Sayap Surgaku

Coconut Books
Chapter #1

Pesonamu

“Argh... agh....” Seorang gadis berkerudung hijau tua merangkak seperti harimau, matanya memerah.

Barisan santri putri menatap ngeri gadis itu. Beberapa saling berbisik tentang bagaimana bisa gadis itu kesurupan. “Argh... pergi! Pergi kalian semua! Agh... agh.............................................................................................” Makhluk halus itu mengusir orang yang menatap dari kejauhan.

Semua yang melihat berlari ketakutan.

“Saya Amir. Kamu siapa, Mbah?” tanya seorang laki-laki berpeci hitam dengan sarung kotak-kotak.

“Saya Mbah Sulastri. Saya penunggu pohon ini sejak lama,” jawabnya sambil menunjuk-nunjuk pohon beringin samping kamar mandi santri putri.

“Mbah, tolong keluar dari tubuh gadis ini. Dia tidak bersalah.”

Mata gadis itu memandang penuh kemarahan. “Gadis ini bersalah. Dia meludah sembarangan di bawah pohon ini. Dia telah berperilaku tidak sopan!”

Lelaki itu mulai mendekat. “Maafkan dia.”

Agh... bilang ke gadis ini dan semua warga sekitar pohon ini untuk berperilaku sopan. Orang zaman sekarang tidak tahu tata krama. Jalan semaunya sendiri, lihat saja, besok akan celaka.” Makhluk halus itu menatap seorang gadis yang berdiri di belakang Amir. “Saya ingin berjabat tangan denganmu. Saya kagum dengan pesonamu, kamu sangat sopan.” Ia mengulurkan tangan ke depan gadis itu.

Amir memberikan kode untuk menjabat tangan. Gadis itu sedikit was-was.

“Namamu siapa?”

“Ad-Addibba... M-Mbah...,” jawabnya  ketakutan. “Sini... mana tanganmu? Saya keburu kepanasan. Agh... agh...

Adiba meraih tangan terbuka gadis yang kesurupan. Matanya terpejam dengan tangan gemetaran. Sedetik kemudian, gadis kesurupan itu lunglai karena kehabisan tenaga setelah makhluk halus keluar dari tubuhnya. Adiba membantu gadis itu untuk bangun. Ia mengusapkan air doa pada wajah gadis itu.

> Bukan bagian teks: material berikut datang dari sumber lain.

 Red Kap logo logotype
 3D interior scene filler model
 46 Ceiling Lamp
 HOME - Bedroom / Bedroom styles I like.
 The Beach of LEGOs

“Bawa ke ruang kesehatan, Nduk.” “Baik, Abi.”

Usai Adiba mengurus santri putri itu, ia memutuskan untuk ke kamar pengurus bagian keamanan. Kamar itu hanya berukuran 3 × 4 meter dengan empat orang penghuni.

Di samping pintu tertata rapi almari yang tingginya hanya berkisar 1 meter. Ketika Adiba memasuki kamar, hanya ada satu pengurus di sana. Ia menyambut Adiba dengan senang hati.

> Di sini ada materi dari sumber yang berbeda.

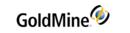 iGoldMine - We Go Where You Go Software Tool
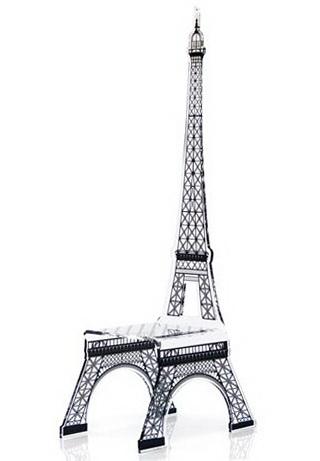 1-chair-form-eiffel-tower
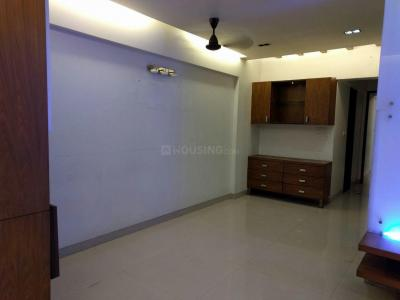 Gallery Cover Image of 955 Sq.ft 2 BHK Apartment for rent in Kurla West for 60000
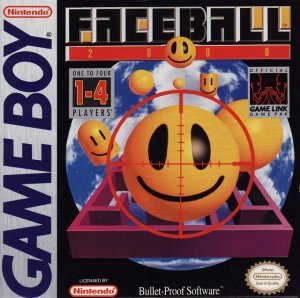 Faceball 2000 per Game Boy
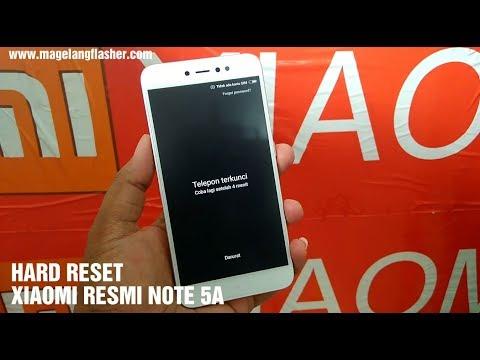 hard-reset-xiaomi-redmi-note-5a-tanpa-pc,-bisa-mengatasi-lupa-pola-kunci-layar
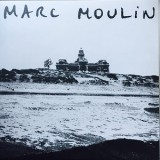 Marc Moulin - Sam´s Suffy LP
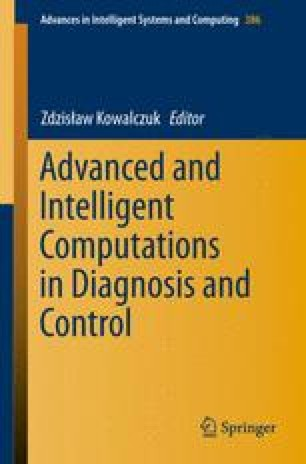 Advanced and Intelligent Computations in Diagnosis and Control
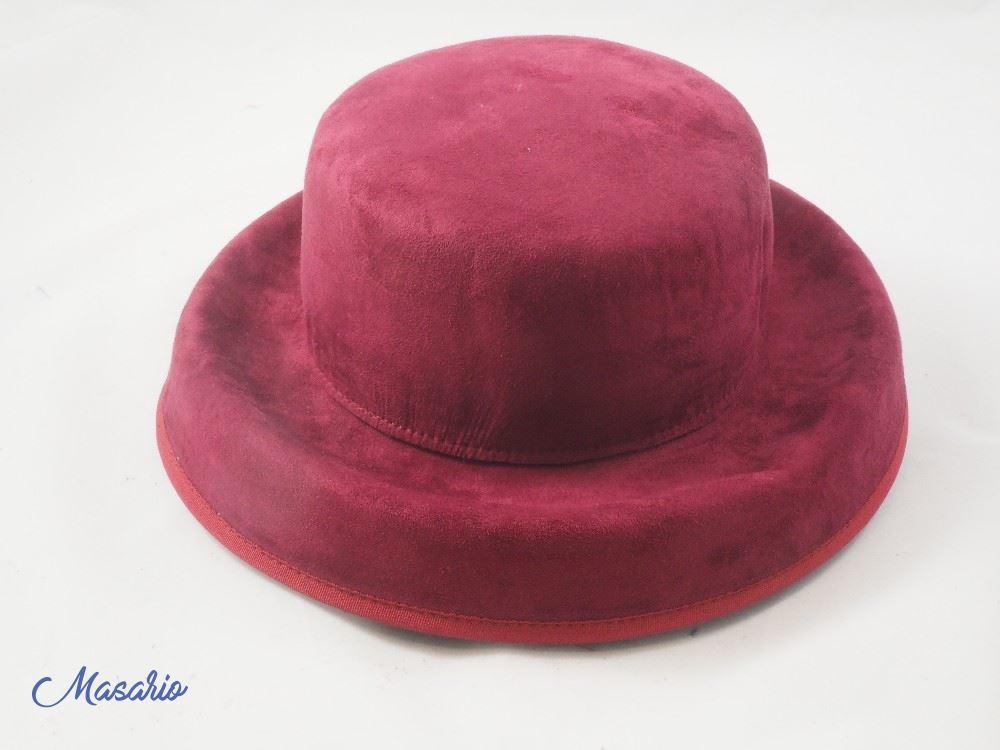 Sombrero Cocó de antelina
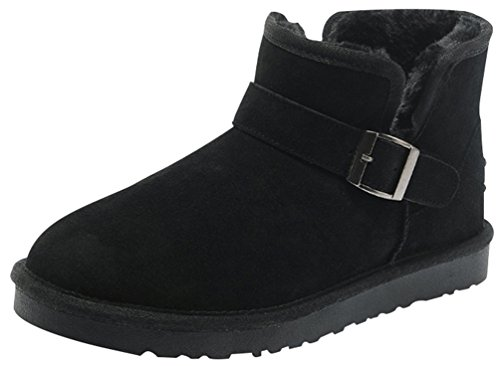 Rock Me Fluff Opening Collar Knitting Buckle Men Ankle Snow Boots Gentle I(10 D(M) US, Black)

“Bagaimana keadaan keamanan santri putri sekarang, Mbak Mas?” tanya Adiba to the point kepada gadis yang ia kerap panggil Mbak Masitoh.

“Besok kita akan mengguyur tiga santri putri yang ketahuan pacaran, Neng1. Ini barang buktinya.” Masitoh menyerahkan beberapa lembar surat, boneka Doraemon, dan tiga batang cokelat.

“Saya heran deh, Mbak. Udah diguyur pakai air comberan, tapi masih aja ada yang pacaran. Kok gak jera-jera gitu lo?” Namanya juga Adiba, paling benci yang namanya pacaran. Menurutnya, itu akan menghabiskan waktu. Pacaran akan menggerogoti masa mudanya dalam kesia-siaan. Oleh karena itu, ia telah menghapus kata itu dalam kamus kehidupan. “Saya juga heran. Emang di mana-mana yang namanya maksiat itu enak buat dilakuin, gak enaknya besok deh di akhirat. Gibah kan juga enak, Neng.Ia terkekeh, diikuti oleh Adiba.